Hey guys, just a reminder for Toronto folks that I'm going to be at Canzine this Sunday. I'll have the new issue of Boredom Pays, as well as issues 4 & 5 and some prints. Come by and say hi!

Unsolved Mysteries Preview

Here’s a page from a story I did for the Unsolved Mysteries anthology coming out early 2013 from Hic and Hoc. I’ve been watching some of the other preview pages come up over at Emi Gennis’s(editor of the anthology) blog and it looks like it’s going to be pretty awesome.

Wednesday, October 10, 2012

Alive?


It feels really strange to be posting this the same day that I said that I was going to take a break from the kinds of comics that I’ve been doing. But. To explain myself: There’s a comic in this issue that I’ve had a last minute change of heart over for various reasons. Also, I actually wrote this comic a long time ago. Back in January, maybe? And well, it just fits in with the themes of this issue so I decided to draw it ok I’m going to stop making these now shuddap shuddap shuddap

Boredom Pays 6 complete



So, Boredom Pays number six will be debuting Sunday, October 21st at Canzine here in Toronto and, provided my plans don’t fall through for this yet again, Expozine on November 17th and 18th in Montreal. I'll be putting it up for sale online after that.

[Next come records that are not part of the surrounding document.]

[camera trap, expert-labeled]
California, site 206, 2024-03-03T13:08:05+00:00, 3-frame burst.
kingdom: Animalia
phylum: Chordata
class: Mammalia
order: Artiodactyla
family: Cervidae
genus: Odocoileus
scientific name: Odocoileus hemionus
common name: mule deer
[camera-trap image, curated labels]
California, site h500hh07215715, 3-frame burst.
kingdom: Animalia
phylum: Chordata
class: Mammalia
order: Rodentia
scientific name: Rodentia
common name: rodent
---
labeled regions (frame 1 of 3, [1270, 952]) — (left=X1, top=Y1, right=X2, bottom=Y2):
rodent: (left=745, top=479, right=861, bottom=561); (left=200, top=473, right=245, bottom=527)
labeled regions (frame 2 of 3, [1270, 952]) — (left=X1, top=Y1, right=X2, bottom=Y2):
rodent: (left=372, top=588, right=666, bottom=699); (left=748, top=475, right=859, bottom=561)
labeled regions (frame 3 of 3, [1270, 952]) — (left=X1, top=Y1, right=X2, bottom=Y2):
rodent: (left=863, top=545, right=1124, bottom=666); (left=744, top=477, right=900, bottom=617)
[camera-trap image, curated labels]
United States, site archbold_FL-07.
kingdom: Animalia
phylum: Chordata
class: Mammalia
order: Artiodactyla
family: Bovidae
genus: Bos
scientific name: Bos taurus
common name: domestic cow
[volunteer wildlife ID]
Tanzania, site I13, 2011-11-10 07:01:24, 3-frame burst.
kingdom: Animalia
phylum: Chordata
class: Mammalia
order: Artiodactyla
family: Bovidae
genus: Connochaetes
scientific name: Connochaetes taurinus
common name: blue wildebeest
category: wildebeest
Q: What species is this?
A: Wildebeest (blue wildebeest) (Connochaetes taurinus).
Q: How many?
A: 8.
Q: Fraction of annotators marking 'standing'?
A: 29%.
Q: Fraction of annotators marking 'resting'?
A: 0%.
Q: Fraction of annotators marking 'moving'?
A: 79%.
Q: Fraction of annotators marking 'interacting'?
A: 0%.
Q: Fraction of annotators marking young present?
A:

I’m really happy with how this issue turned out. I think it’s probably the most conscious collection that I’ve put together, thematically. The stories flow into each other in a more organic way than they ever have and I think it creates more of a cohesive narrative through these separate strips.

I am, however, going to be taking a break from what I’ve been doing with Boredom Pays. While assembling this issue it became clear to me that there has been a drastic change of tone in my work over the past four months and this issue is mostly coming from a place of deep sadness. There’s almost a wholesale omission of humor or optimism in it. While I do find that writing these comics is cathartic, and helpful for me in some respects it has become clear to me that in order to get out of the headspace that this negativity comes from I need to stop obsessing about by spending hours writing about it in my sketchbook trying to figure out the best way to express it in comics form. It has a way of becoming cyclical.

I’m working on some new stories, some new strips and, I think, a new comic book. I’m not sure quite what my comics are going to look like in the next few months but I’m excited to be starting something new.

Much love, 

Jason

Wednesday, October 03, 2012

Tuesday, October 02, 2012

Waste


Oh, and here's this other dumb comic I never posted here. I post a lot more on my Tumblr than I do here now so if you're at all interested in all of the extra stuff I used to post here like music recommendations, things inspiring me or the occasional process shot you should go and follow that, too!

Being Alone





Been thinking a lot about these things in the past couple of months. Sort of a continuation of the thoughts I was having when I wrote that Strange Boy comic back in April. Hope you like it!